Can you recast the entries as a Markdown table with the columns Row and Entry line, covering the lines from the one containing "How much space" through the end of the entries, inclusive, and leaving out any blank lines?

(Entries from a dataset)
-*-*-

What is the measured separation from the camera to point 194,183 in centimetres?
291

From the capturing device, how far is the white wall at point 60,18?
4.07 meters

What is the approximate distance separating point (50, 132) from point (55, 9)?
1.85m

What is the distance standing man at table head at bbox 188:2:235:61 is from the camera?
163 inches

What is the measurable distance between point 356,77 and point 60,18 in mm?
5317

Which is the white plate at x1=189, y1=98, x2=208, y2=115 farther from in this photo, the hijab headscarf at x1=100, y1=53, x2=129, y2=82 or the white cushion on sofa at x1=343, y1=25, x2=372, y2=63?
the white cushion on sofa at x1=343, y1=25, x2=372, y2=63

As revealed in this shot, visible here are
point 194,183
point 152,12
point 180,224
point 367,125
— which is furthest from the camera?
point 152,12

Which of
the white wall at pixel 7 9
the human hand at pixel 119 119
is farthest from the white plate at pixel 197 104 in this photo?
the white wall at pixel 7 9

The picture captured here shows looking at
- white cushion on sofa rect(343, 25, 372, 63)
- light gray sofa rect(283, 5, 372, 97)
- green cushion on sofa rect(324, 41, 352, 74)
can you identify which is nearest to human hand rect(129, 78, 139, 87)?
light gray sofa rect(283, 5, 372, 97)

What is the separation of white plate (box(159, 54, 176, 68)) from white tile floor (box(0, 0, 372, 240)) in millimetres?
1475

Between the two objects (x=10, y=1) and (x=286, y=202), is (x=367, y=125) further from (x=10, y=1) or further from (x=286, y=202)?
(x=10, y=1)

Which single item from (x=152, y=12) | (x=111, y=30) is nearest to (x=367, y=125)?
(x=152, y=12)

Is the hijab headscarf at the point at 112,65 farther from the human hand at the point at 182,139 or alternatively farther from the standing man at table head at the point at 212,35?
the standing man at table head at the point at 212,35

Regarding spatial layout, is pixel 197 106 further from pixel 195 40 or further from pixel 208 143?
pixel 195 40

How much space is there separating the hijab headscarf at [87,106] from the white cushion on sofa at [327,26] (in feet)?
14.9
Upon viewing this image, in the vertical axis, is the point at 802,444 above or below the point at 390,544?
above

-*-*-

The output:
| Row | Entry line |
|---|---|
| 1 | How much space is there separating the hijab headscarf at [87,106] from the white cushion on sofa at [327,26] (in feet)? |
| 2 | 14.9 |
| 3 | Upon viewing this image, in the vertical axis, is the point at 802,444 above or below the point at 390,544? |
| 4 | above |